I had asked this over in the turning section, but thought you would know a good answer to this.

I've been reading a number of articles on cutting and sealing burls, but I'm confused when they just say to seal the end grain. Isn't most of the burl end grain? Are they just referring to the section of the log above and below the burl? What if you slice the burl off the tree? I read a few articles of people who "farm" the burls since they sometimes grow back after they've been sliced off. What if you cut blanks from the burl while it's still green?

Thanks in advance, -SW


----------



## Daren (Oct 14, 2006)

I seal all cut faces, most often. Burl is such a mess of grain (why they are so pretty) yea you are right most of it is/can be endgrain, or at least react like it while drying.

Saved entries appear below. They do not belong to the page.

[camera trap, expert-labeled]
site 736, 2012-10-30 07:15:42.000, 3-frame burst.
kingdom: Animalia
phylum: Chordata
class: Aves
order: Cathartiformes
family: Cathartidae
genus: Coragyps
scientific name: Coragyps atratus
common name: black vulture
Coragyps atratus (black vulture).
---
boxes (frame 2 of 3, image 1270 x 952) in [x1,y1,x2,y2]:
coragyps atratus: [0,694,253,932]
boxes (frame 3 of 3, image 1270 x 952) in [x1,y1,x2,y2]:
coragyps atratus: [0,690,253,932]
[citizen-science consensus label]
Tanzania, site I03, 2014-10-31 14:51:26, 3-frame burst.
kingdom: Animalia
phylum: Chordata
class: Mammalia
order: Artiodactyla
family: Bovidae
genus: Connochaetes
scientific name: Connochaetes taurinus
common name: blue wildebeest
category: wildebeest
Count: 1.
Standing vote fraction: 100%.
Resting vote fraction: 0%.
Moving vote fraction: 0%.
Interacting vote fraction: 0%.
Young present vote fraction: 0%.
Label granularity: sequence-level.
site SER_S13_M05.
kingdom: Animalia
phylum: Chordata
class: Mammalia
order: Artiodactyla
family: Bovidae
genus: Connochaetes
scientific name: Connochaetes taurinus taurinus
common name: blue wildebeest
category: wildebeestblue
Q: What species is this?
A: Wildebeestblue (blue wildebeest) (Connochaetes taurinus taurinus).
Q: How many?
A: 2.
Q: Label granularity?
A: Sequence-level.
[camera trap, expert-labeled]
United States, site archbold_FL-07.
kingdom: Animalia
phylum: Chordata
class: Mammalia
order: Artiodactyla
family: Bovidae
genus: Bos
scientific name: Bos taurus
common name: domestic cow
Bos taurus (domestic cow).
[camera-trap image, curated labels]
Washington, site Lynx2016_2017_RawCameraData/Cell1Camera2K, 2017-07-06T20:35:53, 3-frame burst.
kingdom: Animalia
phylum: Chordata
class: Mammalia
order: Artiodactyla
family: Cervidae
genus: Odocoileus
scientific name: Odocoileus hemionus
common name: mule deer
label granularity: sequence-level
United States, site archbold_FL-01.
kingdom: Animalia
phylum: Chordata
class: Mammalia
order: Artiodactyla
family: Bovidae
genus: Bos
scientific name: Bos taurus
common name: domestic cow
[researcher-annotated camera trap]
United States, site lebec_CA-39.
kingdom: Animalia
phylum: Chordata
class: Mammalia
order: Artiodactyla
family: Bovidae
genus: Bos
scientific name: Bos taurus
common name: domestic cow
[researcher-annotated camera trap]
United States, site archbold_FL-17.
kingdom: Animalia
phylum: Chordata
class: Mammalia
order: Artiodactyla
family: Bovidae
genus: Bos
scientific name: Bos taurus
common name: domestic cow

For sure slices of burl like up and down off the tree are tricky, the little burl eyes (for the lack of a better term) like to open up/split while drying.

The only cut that doesn't cause me much trouble is lets say a burl sliced in half, like this:









And if you notice technically your are seeing endgrain lumber (you can see growth rings), but crossgrain burl bud growth. Make sense ?


----------



## Streamwinner (Nov 25, 2008)

Ah, many thanks.

I'm going to my dad's property in a few weeks and will be hunting for some burls. I'll have to ship them back, so I'll probably be cutting them up to minimize space. Thanks for the tips. I also just picked up an (small) avocado burl today and will be cutting it this afternoon.


----------



## Streamwinner (Nov 25, 2008)

Booya. Found quite a few, as well as many that were too big for me to cut.

Any idea what these are? Should be all the same species.


----------



## Daren (Oct 14, 2006)

Cherry









.


----------



## Streamwinner (Nov 25, 2008)

Thanks. That's what I thought.


----------